"Per questo virus non esiste un farmaco, né un vaccino: evitare il contagio, quindi, è la prima cosa da fare".

Il professor Enzo Tramontano, docente di microbiologia e virologia dell'Università di Cagliari, con la sua équipe è in prima linea nella "guerra mondiale" che gli scienziati stanno combattendo per arginare l'epidemia di polmonite cinese.

Nei laboratori di Scienze biologiche dell'Ateneo cagliaritano, infatti, si sta studiando un farmaco anti-coronavirus cinese. "Più precisamente, stiamo lavorando per verificare se qualcuno dei farmaci già approvati in terapia, adesso in uso per altri scopi, possa essere efficace anche per inibire questo virus".

Quali farmaci, per esempio?

"Ad esempio quello contro il virus herpes: si può valutare se può agire anche contro il coronavirus".

Una scorciatoia per fare prima?

"Per ridurre i tempi".

Da chi siete stati contattati?

"Da colleghi scienziati e da case farmaceutiche".

Nella sua attività scientifica da quale prospettiva osserva i virus?

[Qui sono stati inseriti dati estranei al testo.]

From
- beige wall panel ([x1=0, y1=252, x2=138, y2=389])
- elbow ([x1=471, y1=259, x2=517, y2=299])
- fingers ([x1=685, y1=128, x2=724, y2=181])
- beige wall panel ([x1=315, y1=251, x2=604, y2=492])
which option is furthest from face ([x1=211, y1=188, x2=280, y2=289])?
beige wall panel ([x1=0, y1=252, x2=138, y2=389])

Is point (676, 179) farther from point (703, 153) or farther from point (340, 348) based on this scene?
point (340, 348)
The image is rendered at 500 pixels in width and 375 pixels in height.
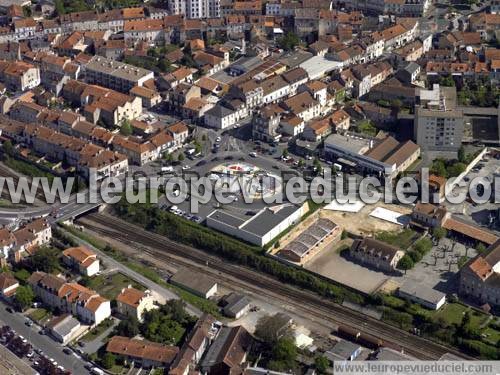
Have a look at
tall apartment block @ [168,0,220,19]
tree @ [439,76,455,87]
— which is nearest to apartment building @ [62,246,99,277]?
tree @ [439,76,455,87]

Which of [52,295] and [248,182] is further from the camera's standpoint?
[248,182]

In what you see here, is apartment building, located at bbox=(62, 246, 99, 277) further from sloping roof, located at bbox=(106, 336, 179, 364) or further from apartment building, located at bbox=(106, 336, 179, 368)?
apartment building, located at bbox=(106, 336, 179, 368)

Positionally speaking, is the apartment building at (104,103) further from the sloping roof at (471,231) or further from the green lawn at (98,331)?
the sloping roof at (471,231)

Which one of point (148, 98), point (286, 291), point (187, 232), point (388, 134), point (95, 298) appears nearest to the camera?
point (95, 298)

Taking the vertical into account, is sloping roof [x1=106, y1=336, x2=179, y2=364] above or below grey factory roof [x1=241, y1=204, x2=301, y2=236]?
below

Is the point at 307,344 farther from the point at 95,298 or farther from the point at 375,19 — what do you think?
the point at 375,19

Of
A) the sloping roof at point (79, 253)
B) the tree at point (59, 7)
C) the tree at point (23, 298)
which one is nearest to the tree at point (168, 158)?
the sloping roof at point (79, 253)

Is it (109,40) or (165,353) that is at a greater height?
(109,40)

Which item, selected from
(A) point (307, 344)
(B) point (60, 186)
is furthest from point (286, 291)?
(B) point (60, 186)
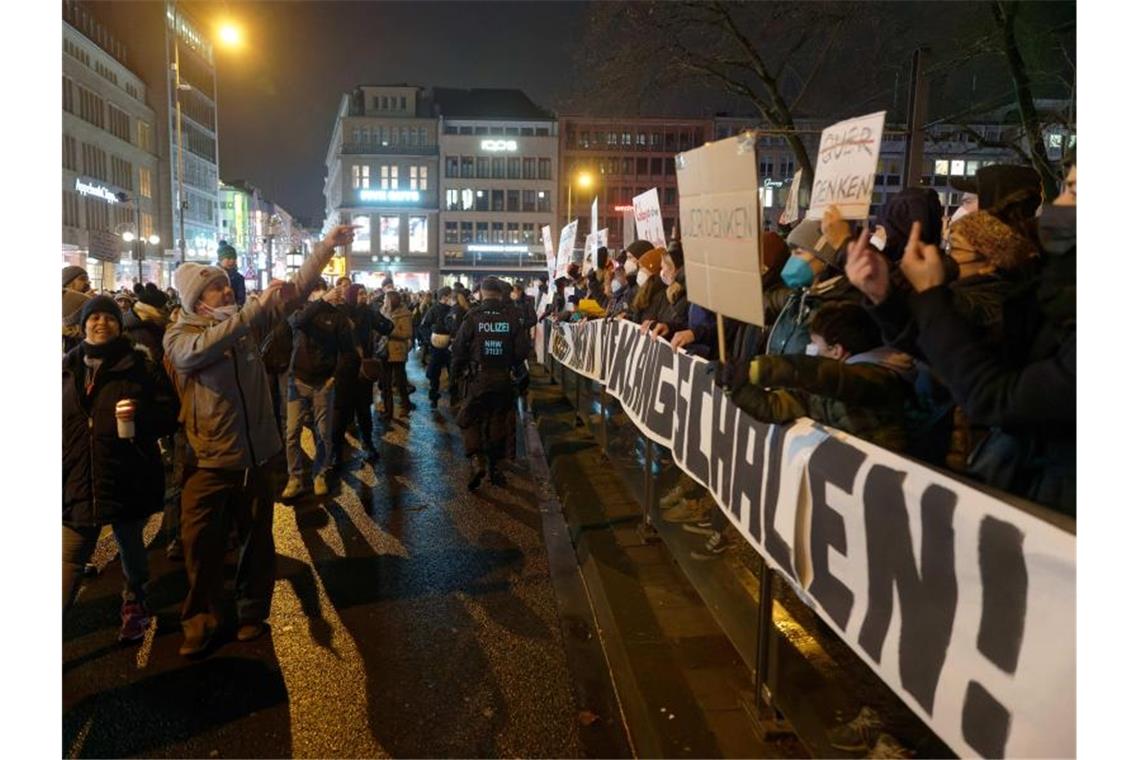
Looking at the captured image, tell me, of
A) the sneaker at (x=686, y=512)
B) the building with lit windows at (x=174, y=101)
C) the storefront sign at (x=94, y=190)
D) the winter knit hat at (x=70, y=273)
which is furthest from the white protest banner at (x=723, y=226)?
the building with lit windows at (x=174, y=101)

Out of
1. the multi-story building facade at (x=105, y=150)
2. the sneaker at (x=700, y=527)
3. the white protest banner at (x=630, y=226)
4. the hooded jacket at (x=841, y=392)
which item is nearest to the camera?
the hooded jacket at (x=841, y=392)

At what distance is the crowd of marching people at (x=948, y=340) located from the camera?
2443mm

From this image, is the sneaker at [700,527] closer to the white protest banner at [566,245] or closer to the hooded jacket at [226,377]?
the hooded jacket at [226,377]

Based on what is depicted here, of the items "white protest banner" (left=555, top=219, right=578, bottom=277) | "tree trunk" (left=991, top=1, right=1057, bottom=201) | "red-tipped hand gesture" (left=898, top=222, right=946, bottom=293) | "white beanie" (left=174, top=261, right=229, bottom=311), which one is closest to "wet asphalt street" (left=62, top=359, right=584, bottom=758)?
"white beanie" (left=174, top=261, right=229, bottom=311)

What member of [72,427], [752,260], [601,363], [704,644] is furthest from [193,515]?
[601,363]

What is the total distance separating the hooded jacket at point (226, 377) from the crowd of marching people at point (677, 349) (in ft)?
0.04

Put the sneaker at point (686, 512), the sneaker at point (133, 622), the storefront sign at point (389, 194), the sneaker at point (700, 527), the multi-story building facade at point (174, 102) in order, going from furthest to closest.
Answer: the storefront sign at point (389, 194) < the multi-story building facade at point (174, 102) < the sneaker at point (686, 512) < the sneaker at point (700, 527) < the sneaker at point (133, 622)

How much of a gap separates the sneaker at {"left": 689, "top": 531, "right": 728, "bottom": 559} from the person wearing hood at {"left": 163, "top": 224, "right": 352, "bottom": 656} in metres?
2.67

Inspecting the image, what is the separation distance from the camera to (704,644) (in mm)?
4617

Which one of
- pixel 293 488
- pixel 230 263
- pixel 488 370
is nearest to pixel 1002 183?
pixel 488 370

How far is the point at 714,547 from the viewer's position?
5410 millimetres

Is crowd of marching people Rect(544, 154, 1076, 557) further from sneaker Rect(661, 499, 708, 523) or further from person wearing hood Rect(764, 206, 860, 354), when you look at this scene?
sneaker Rect(661, 499, 708, 523)

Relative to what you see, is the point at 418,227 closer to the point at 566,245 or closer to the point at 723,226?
the point at 566,245

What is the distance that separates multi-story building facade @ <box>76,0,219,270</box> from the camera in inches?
2739
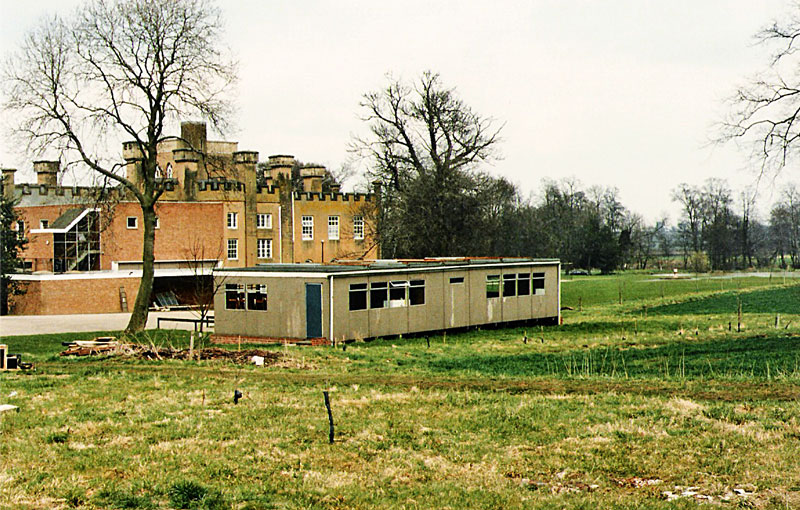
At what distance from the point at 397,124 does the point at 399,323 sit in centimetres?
2221

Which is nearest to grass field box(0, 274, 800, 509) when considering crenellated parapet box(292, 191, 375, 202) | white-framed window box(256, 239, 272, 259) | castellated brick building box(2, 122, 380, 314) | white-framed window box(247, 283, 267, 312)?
white-framed window box(247, 283, 267, 312)

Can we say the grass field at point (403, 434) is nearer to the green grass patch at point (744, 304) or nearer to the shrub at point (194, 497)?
the shrub at point (194, 497)

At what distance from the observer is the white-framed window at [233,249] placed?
55531 millimetres

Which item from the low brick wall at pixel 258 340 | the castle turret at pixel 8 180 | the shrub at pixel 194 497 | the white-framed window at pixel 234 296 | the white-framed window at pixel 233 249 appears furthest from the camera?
the white-framed window at pixel 233 249

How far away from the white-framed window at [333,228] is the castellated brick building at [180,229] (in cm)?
7

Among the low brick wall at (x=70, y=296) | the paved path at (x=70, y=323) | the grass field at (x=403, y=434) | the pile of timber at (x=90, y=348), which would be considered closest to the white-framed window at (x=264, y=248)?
the low brick wall at (x=70, y=296)

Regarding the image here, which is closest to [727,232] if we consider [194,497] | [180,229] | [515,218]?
[515,218]

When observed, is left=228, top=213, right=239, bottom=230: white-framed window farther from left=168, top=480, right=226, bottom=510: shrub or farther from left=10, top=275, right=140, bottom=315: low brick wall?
left=168, top=480, right=226, bottom=510: shrub

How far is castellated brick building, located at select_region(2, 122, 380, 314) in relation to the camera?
45812 mm

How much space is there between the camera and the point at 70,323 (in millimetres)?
38594

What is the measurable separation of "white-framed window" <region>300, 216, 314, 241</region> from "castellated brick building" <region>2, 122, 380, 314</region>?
0.23 feet

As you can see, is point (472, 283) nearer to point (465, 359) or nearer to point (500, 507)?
point (465, 359)

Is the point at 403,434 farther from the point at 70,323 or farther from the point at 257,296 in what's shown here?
the point at 70,323

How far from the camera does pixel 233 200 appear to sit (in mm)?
55625
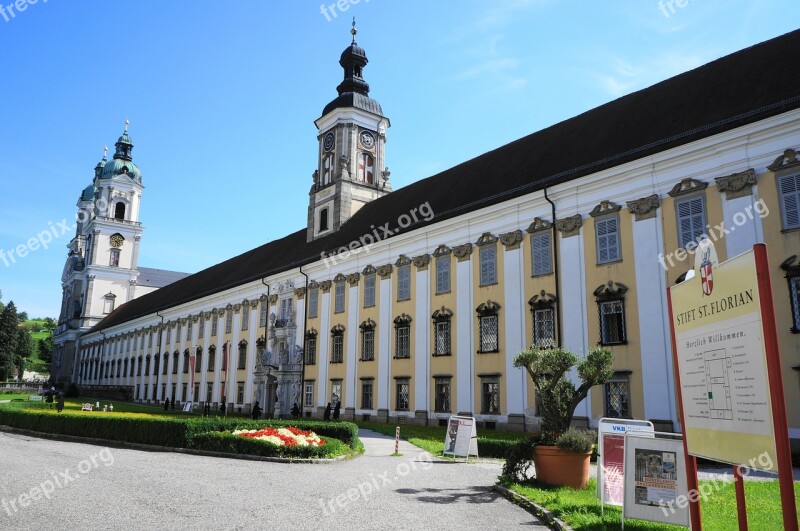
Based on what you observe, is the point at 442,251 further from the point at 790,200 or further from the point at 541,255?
the point at 790,200

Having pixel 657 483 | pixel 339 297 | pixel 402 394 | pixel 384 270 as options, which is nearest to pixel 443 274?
pixel 384 270

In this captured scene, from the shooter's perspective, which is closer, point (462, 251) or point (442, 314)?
point (462, 251)

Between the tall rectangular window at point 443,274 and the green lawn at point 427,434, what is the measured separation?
728cm

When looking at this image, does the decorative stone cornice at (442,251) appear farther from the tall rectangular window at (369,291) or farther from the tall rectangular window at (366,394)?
the tall rectangular window at (366,394)

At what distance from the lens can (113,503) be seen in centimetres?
1105

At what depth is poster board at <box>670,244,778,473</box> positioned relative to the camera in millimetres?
5375

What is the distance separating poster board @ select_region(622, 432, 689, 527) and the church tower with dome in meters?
102

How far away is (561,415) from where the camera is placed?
45.6 ft

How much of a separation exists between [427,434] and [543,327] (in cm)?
707

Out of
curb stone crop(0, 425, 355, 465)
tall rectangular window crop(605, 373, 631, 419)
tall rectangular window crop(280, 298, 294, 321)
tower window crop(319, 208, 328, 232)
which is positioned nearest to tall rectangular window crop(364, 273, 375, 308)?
tall rectangular window crop(280, 298, 294, 321)

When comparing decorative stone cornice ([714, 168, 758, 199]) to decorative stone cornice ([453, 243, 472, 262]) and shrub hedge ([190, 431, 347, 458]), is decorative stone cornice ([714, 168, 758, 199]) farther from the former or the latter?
shrub hedge ([190, 431, 347, 458])

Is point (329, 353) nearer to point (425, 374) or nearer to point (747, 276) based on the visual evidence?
point (425, 374)

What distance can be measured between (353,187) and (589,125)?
2274cm

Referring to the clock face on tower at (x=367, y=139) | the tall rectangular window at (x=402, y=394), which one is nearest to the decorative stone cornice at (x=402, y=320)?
the tall rectangular window at (x=402, y=394)
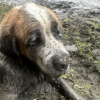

"Studio come i virus hanno la meglio sull'uomo bloccando il suo sistema immunitario e anche come sviluppare i farmaci antivirali".

Chi è a rischio?

"Chi è stato recentemente nei luoghi dove l'epidemia è in atto e chi è entrato in contatto con qualcuno che a sua volta è stato in quella regione della Cina. Mi pare che i pochi casi di contagio registrati finora in Europa riguardino questa seconda eventualità e il fatto che siano stati intercettati significa che il sistema sanitario sta funzionando".

In Italia cosa dovremmo fare?

"Il Ministero ha attivato subito la vigilanza su tutto il territorio nazionale. L'Italia è preparata, e pronta, alla gestione di eventuali casi di contagio".

Lei e tutti gli esperti dite che la priorità è una: evitare che il contagio si diffonda. La quarantena è un'opzione?

"È giusto, visto che non ci sono farmaci né vaccino. Ma come quarantena intendo l'isolamento del paziente, non certo le misure che stanno adottando in Cina dove l'epidemia non si ferma. Oggi in Italia il rischio che ci infettiamo è molto basso: il ministero della Salute ha emanato direttive che basta seguire. Prima regola è non andare in Cina".

Si dice che rispetto alla Sars il coronavirus è meno aggressivo ma più contagioso. È una cosa buona o cattiva?

"La Sars aveva una mortalità dell'11%. Qui, se i dati sono confermati, è intorno al 3%. Le percentuali però non tengono conto dei numeri assoluti: è chiaro che se gli infettati sono cento è un conto, se sono un milione è un altro".

La maggior parte dei morti da coronavirus sono anziani.

"Un anziano ha le difese immunitarie meno attive rispetto a un giovane. Ma bisogna ricordare che l'influenza ogni anno fa un certo numero di morti, per la maggior parte ultra65enni".

Quanti sono, all'anno, i morti per influenza?

"Secondo i dati dell'Istituto superiore di sanità, solo nella terza settimana di gennaio in Italia sono stati sette, 45 i casi gravi".

Al momento l'influenza è più pericolosa del coronavirus...

"Appunto, anche perché il virus cinese qui non c'è. È necessario e giusto osservare le regole del sistema di allerta ufficiale, ma mai cadere nell'allarmismo".